It’s easy to write about art that I fully “get.” But the elusive, beguiling, incomprehensible stuff? That’s where I have little to say, because it’s difficult to convey in words what makes the pieces so magical.

A perfect case in point are the photo-based prints of Miriam Bohm, one of four artists showcased in this year’s Rudin Prize for Emerging Photographers, a biennial competition/exhibition at the Norton Museum of Art. Based in Germany, Bohm creates geometric abstract art from photographic material, a deceptive process achieved by photographing arrangements of patterns, printing these photographs, and integrating the prints into the original photos—a process of doubling and redoubling.
The result is that in works like her “Prospect” series—Numbers I, II and III of which hang at the Norton—rectangles float within rectangles and create the illusion of movement. Stare at them long enough, and the shapes will seem to float toward you, without the need for 3D glasses. This art is alive. And it’s amazing.
Bohm is competing against three photo-artists—I hesitate to use the word “photographers,” because their work stretches so far beyond traditional camerawork—whose art, in their own ways, is just as boundary-pushing. This also means their art is just as challenging to encapsulate into a few words. But here is my best shot.

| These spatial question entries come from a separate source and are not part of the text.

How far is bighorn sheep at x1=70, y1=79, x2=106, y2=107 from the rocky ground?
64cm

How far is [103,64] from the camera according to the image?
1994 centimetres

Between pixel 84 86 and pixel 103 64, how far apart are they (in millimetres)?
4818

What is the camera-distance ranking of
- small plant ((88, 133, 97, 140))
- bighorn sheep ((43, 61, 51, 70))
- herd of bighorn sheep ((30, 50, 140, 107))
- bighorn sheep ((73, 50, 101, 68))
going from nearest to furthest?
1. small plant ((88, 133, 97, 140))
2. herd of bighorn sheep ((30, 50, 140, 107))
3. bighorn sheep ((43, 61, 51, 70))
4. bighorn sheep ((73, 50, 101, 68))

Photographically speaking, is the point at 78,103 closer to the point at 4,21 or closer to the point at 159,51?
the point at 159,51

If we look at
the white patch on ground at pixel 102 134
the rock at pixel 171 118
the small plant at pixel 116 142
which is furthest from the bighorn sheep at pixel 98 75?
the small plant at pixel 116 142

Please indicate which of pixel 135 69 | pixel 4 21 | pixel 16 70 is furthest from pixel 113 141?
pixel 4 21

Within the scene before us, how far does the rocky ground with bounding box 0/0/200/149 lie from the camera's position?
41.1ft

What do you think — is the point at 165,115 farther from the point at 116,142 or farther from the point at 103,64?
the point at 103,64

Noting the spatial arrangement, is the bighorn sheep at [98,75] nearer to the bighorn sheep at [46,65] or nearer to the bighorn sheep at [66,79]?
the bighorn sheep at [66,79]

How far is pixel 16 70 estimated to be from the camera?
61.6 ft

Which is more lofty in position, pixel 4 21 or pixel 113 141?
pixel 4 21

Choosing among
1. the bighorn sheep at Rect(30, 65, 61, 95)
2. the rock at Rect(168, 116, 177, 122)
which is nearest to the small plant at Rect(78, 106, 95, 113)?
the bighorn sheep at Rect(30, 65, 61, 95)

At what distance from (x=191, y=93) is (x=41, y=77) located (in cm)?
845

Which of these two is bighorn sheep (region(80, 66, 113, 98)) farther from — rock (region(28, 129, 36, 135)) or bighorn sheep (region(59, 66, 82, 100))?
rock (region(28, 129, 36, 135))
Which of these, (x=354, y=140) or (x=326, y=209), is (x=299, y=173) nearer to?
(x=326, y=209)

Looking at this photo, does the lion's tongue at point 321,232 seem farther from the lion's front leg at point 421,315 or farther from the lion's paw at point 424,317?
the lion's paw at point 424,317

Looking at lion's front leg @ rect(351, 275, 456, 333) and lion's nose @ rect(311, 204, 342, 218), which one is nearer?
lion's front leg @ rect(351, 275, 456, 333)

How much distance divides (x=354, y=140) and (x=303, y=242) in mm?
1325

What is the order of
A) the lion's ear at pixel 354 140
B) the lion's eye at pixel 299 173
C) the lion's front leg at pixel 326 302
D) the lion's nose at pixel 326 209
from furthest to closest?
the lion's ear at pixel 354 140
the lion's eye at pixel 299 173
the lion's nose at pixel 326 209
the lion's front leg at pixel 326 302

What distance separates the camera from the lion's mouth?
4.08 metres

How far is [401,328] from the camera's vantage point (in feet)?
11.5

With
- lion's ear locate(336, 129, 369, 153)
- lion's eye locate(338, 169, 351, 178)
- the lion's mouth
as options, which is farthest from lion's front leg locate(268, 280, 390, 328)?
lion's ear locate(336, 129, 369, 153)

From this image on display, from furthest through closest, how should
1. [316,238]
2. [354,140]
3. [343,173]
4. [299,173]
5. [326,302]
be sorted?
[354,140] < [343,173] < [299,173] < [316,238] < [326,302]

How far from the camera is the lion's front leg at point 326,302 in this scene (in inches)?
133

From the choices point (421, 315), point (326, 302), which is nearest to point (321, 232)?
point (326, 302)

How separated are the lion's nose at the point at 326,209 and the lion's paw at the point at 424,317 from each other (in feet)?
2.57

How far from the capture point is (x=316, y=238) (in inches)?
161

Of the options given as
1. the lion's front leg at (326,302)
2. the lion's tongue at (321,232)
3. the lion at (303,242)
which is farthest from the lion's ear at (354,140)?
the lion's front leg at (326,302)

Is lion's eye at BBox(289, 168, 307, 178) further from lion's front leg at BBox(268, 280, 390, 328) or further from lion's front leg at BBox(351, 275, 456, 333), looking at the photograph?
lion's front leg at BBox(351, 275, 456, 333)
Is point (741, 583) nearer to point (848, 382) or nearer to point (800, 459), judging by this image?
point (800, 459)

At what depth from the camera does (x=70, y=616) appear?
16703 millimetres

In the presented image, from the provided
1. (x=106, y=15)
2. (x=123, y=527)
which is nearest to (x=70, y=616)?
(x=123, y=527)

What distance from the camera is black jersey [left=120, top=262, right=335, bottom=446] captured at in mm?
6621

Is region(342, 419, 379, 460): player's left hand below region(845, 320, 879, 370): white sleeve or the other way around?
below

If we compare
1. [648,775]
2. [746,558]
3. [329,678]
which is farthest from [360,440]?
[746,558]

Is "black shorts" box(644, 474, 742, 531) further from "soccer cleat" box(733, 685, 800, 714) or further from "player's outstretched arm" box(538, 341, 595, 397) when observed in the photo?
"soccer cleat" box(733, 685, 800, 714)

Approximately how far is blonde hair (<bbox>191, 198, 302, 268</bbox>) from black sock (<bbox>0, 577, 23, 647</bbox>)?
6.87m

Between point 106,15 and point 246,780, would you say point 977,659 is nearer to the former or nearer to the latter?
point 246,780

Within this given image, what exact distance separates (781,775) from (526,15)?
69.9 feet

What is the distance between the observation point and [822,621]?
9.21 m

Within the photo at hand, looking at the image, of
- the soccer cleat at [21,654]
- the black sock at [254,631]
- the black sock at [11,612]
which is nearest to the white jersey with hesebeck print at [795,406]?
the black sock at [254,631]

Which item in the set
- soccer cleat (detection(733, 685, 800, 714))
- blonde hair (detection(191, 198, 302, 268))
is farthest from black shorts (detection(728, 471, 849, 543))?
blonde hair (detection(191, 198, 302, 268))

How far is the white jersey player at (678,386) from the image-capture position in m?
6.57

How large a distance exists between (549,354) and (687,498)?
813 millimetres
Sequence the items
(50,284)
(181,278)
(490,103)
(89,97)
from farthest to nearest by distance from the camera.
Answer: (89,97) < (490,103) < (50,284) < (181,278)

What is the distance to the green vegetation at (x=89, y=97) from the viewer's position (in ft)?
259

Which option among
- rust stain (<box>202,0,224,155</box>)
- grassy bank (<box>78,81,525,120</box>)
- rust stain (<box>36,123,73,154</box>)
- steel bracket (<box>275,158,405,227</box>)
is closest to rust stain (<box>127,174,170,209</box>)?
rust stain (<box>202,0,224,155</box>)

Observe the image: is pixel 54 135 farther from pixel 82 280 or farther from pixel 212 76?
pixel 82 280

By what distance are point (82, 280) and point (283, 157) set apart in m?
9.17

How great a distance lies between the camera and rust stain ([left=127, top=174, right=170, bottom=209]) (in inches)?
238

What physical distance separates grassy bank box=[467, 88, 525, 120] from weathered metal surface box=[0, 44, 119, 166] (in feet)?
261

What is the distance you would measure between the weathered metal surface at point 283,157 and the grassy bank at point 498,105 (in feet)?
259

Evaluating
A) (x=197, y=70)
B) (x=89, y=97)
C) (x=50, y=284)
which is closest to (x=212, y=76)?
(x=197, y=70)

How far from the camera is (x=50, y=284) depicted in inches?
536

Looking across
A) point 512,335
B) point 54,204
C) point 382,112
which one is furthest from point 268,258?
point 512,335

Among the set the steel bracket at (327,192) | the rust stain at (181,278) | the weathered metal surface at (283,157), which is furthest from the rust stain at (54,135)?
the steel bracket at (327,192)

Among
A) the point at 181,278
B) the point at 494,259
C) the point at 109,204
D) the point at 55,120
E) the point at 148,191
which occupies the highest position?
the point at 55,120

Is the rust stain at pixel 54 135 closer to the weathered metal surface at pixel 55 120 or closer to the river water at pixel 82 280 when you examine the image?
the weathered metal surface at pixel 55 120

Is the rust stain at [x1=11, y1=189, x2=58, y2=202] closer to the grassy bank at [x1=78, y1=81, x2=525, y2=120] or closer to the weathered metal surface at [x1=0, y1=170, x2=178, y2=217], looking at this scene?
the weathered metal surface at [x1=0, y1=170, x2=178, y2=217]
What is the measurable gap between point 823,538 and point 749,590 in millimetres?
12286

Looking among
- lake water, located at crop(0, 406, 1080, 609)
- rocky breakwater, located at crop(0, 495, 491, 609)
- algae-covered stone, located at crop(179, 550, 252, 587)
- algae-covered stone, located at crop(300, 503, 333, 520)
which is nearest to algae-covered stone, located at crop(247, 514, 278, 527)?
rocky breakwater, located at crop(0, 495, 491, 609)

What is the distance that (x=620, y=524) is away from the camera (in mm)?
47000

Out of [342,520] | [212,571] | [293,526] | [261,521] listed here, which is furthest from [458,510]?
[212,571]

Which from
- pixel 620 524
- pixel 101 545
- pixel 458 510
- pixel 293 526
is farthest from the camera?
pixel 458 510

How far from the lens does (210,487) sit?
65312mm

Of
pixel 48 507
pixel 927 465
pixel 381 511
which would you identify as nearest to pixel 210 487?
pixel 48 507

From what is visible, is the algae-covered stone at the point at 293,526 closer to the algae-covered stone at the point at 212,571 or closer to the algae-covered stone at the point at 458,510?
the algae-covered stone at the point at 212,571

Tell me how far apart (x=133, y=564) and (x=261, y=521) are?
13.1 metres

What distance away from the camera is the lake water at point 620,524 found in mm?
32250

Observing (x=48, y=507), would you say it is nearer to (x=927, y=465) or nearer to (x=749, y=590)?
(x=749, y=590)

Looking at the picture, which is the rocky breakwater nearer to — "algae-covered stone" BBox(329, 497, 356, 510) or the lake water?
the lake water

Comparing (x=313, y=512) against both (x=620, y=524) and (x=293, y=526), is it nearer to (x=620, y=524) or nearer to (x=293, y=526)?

Rami Maymon, of Tel Aviv, is interested in the “residue” an image leaves behind, so it makes sense that his image of a pair of lovers, titled “Secret,” seems to be decaying a bit before our eyes, its subjects on the verge of evaporation. “Provenance” shows us the almost skeletal remnants of a close-up portrait, the husk of a headshot in haunting monochrome. His other works often involve photographs of photographs; indeed, the process of photographic reproduction is inherent in the final product, only the results are impermanent and ephemeral—fleeting glimpses of the ghosts in the machine.

Guatemala’s Renato Osoy is the most eclectic artist in this competition, with an oeuvre that encompasses textual art, video and photography. He also works large in scale; his Norton gallery contains only three pieces. “Mirroring Mirror” features side-by-side video screens of a young woman sitting across from herself; only in one of the videos, she’s sleeping and has a different hair style. Nothing happens, at least in the time I stared the piece; it’s a quiet meditation on individuality, functioning almost like a couple of human still-lifes.
Osoy’s most impressive work is “Archival Iterations, Identity Variations,” a collection of 140 digital inkjet portraits placed in neat rows. The faces, always resting above military uniforms, look familiar at first, but each one has been cut into 11 separate parts and then reassembled like a puzzle. The process of this reassembly was deliberately sloppy; on close inspection, the sitters’ eyes and lips don’t line up. These are everyday images rendered askew, each one a glitch in the matrix, and the piece is an illuminating commentary on the way our brains fill in, and normalize, these off-kilter images.

Finally, Brooklyn’s Delphine Fuwundu is the most conventionally photographic of these renegade photographers, and her connection to the viewer is the most immediate. A longtime chronicler of hip-hop culture and black female identity, Fawundu’s Rudin Prize selections were shot in West Africa, where women sit on couches alongside busts of Chairman Mao, or carry produce on their heads, or peek mysteriously through flowing laundry sheets. In all of them, they are aware of the camera, gazing directly at us, implicating us as privileged voyeurs of their exotic, developing world. In some ways, her shots look like they could have originated in her hometown; the subjects in her “Africa Hip-Hop” series share clothing, bling, hair styles and hand gestures with American hip-hop devotees, finding inevitable western assimilation in a far-flung region.
These four artists are often miles apart in their approach to the photographic image, but each of them clearly resides on the frontier of the medium, helping to expand our horizons and make the inexplicable possible. The winner of the competition will be announced Dec. 1; as far as I can tell, it’s anybody’s to win.